■ What you have to do ■
Exactly reproduce the lines from the line that has "What distance exists" down to the last line of the entries, inclusive.

begin Records for the task

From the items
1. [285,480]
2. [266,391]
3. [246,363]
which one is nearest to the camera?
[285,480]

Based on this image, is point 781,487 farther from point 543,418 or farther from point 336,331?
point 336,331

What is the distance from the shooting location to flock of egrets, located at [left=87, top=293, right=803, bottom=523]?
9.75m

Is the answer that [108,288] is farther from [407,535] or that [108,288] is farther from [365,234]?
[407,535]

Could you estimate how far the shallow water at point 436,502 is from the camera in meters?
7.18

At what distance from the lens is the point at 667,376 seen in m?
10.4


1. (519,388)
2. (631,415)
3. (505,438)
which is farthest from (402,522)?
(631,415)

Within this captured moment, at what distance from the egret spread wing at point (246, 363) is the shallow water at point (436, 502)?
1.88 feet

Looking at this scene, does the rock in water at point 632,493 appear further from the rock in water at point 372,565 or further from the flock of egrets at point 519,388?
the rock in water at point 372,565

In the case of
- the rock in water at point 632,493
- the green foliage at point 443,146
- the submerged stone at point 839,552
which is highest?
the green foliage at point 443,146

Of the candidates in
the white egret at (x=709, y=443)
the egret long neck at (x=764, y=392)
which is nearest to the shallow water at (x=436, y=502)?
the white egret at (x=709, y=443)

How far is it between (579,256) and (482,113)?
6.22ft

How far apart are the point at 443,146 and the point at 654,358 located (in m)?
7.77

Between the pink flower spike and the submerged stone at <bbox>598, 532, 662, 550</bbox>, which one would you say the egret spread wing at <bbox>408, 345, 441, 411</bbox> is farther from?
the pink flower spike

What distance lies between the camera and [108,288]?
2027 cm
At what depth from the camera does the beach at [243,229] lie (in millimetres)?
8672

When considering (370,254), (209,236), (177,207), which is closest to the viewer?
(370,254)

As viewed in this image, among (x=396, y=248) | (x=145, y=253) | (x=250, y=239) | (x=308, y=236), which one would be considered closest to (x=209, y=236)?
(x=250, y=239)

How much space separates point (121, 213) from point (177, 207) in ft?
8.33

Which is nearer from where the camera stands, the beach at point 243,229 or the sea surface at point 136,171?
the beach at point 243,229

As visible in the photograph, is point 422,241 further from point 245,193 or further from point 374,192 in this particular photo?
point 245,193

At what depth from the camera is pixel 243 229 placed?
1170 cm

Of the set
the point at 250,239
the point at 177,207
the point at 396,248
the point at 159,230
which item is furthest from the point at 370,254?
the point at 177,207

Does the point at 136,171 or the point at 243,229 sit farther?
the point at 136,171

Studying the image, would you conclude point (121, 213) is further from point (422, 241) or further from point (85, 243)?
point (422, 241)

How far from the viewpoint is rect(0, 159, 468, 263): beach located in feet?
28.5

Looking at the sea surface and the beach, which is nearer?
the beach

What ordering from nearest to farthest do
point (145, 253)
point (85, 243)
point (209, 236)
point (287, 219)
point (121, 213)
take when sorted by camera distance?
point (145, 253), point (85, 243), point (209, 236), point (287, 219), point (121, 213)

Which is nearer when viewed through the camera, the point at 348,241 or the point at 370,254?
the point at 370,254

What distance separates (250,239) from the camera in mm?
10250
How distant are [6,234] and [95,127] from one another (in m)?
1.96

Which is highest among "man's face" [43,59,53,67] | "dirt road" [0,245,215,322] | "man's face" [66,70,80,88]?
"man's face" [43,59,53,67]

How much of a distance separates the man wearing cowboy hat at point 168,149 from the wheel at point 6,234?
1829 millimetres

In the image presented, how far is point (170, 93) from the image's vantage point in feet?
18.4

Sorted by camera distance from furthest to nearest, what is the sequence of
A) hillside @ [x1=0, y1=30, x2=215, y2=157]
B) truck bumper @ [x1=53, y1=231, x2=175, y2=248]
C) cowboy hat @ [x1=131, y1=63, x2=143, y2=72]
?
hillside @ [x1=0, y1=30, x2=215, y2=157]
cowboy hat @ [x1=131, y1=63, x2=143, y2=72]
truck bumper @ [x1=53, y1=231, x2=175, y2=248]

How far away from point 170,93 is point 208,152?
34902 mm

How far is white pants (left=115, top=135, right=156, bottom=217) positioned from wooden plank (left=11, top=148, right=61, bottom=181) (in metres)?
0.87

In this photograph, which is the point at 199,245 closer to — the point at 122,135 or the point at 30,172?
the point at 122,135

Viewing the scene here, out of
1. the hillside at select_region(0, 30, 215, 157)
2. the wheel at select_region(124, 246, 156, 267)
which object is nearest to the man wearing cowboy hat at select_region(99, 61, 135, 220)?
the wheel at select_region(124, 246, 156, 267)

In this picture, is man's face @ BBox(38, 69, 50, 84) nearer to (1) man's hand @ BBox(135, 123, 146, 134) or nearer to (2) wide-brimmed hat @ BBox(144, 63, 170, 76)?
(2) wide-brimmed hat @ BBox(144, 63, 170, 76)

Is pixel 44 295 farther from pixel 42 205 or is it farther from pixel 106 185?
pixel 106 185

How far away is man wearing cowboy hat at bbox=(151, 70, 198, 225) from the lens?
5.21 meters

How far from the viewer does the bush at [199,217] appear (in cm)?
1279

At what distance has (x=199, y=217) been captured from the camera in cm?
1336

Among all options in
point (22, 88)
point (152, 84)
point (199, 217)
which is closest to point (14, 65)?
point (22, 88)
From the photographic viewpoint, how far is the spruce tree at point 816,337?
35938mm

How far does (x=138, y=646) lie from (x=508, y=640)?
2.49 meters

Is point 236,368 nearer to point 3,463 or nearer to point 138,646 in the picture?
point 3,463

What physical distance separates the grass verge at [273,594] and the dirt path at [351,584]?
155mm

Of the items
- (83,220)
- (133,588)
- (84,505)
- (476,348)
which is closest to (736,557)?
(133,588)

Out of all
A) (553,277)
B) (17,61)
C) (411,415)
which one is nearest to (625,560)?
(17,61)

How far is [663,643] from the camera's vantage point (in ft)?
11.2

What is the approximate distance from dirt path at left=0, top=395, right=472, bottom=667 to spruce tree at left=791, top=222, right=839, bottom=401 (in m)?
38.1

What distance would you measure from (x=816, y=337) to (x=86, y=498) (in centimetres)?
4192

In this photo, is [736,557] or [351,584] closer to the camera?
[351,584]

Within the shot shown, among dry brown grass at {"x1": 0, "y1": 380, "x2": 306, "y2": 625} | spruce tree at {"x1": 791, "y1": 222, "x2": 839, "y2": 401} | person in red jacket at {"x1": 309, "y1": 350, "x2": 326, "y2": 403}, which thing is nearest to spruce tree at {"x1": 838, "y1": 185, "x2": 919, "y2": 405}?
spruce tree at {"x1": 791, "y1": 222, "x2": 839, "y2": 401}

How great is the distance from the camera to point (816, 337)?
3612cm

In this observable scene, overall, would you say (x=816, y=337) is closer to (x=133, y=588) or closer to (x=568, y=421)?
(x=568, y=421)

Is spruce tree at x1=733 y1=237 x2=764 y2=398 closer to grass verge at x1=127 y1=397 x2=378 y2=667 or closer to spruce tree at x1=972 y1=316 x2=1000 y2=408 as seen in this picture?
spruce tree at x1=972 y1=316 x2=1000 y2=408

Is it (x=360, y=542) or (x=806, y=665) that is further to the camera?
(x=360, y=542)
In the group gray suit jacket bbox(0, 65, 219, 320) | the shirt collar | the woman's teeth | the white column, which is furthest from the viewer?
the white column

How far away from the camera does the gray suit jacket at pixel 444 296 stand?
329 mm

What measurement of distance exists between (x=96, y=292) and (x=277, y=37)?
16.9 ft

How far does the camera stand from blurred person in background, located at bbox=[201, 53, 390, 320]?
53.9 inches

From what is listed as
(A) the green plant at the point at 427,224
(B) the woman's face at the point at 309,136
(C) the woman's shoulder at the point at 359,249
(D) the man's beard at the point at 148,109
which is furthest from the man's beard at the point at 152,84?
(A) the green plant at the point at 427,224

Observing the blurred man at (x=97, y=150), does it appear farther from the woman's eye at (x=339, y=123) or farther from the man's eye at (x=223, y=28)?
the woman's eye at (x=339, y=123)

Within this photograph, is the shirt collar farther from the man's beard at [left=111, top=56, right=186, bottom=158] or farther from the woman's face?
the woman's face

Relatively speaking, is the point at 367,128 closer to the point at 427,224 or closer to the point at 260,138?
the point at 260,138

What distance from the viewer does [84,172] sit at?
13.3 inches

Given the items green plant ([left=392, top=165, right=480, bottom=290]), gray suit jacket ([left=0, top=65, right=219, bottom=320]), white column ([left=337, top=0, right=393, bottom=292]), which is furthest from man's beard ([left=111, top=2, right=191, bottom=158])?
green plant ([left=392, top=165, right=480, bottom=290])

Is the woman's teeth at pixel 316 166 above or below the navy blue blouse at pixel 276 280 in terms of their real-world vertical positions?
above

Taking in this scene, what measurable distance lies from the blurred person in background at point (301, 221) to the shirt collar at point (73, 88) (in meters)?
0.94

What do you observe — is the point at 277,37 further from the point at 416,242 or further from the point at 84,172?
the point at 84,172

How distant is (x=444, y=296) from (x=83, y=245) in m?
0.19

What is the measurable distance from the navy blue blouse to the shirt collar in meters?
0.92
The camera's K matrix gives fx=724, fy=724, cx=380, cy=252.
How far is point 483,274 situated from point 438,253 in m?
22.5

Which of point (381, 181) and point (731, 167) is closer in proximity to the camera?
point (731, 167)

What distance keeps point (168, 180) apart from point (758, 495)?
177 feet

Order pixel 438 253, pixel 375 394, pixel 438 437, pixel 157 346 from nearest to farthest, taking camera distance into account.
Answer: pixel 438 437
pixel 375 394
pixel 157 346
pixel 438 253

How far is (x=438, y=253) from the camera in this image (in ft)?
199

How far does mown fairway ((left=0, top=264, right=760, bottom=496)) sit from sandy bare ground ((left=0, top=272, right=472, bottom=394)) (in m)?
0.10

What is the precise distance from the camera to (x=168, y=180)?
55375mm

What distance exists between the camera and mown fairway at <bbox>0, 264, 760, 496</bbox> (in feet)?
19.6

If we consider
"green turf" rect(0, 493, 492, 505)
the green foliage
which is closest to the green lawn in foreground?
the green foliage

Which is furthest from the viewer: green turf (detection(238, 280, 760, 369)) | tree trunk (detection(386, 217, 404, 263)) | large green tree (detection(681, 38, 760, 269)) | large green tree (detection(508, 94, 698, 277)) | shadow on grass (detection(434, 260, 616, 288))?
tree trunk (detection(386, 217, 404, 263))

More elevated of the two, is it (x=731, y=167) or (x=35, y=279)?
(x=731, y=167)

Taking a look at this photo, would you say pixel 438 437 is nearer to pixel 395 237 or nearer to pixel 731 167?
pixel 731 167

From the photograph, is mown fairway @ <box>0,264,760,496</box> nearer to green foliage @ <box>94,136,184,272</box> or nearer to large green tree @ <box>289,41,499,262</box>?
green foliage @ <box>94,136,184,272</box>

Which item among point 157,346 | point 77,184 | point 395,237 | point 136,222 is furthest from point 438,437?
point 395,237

end Records for the task

■ Reply to the task ■
What distance exists between the camera and mown fairway at <bbox>0, 264, 760, 496</bbox> (in feet)?
19.6

If we consider
"green turf" rect(0, 493, 492, 505)
the green foliage
which is closest to the green lawn in foreground?
the green foliage

Which is furthest from the viewer: green turf (detection(238, 280, 760, 369)) | tree trunk (detection(386, 217, 404, 263)) | large green tree (detection(681, 38, 760, 269)) | large green tree (detection(508, 94, 698, 277)) | shadow on grass (detection(434, 260, 616, 288))?
tree trunk (detection(386, 217, 404, 263))

More elevated of the two, is it (x=731, y=167) or (x=35, y=279)?
(x=731, y=167)

Taking a look at this photo, would you say pixel 438 437 is nearer to pixel 395 237 or nearer to pixel 731 167?
pixel 731 167

From the photograph, is mown fairway @ <box>0,264,760,496</box> nearer to green foliage @ <box>94,136,184,272</box> or nearer to large green tree @ <box>289,41,499,262</box>?
green foliage @ <box>94,136,184,272</box>

Which item among point 157,346 | point 77,184 | point 395,237 | point 136,222 is furthest from point 438,437?
point 395,237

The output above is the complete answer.